The ROC (Receiver Operating Characteristic) curve shows the trade-off between True Positive Rate and False Positive Rate.
AUC (Area Under the Curve) summarizes the overall performance - higher is better.

In [None]:
# Calculate ROC curves and AUC for validation set
fpr_knn, tpr_knn, _ = roc_curve(y_val, y_val_proba_knn)
auc_knn = roc_auc_score(y_val, y_val_proba_knn)

fpr_rf, tpr_rf, _ = roc_curve(y_val, y_val_proba_rf)
auc_rf = roc_auc_score(y_val, y_val_proba_rf)

# Plot ROC curves
plt.figure(figsize=(10, 7))
plt.plot(fpr_knn, tpr_knn, label=f'KNN (AUC = {auc_knn:.4f})', linewidth=2)
plt.plot(fpr_rf, tpr_rf, label=f'Random Forest (AUC = {auc_rf:.4f})', linewidth=2)
plt.plot([0, 1], [0, 1], 'k--', label='Random Classifier (AUC = 0.5)', linewidth=1)

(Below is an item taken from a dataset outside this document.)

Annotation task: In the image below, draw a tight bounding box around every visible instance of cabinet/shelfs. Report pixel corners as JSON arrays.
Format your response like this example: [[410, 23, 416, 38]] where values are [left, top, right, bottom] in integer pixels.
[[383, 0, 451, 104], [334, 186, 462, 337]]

plt.xlabel('False Positive Rate', fontsize=12)
plt.ylabel('True Positive Rate', fontsize=12)
plt.title('ROC Curve - Validation Set', fontsize=14, fontweight='bold')
plt.legend(loc='lower right', fontsize=11)
plt.grid(alpha=0.3)
plt.tight_layout()
plt.show()

print(f"\nValidation Set AUC Scores:")
print(f"  KNN:           {auc_knn:.4f}")
print(f"  Random Forest: {auc_rf:.4f}")

## 6. 5-Fold Cross-Validation on Validation Set

We'll perform 5-fold cross-validation on the validation set to get more robust estimates of AUC and accuracy.

In [None]:
from sklearn.model_selection import cross_val_score, StratifiedKFold

# Define 5-fold cross-validation
cv = StratifiedKFold(n_splits=5, shuffle=True, random_state=42)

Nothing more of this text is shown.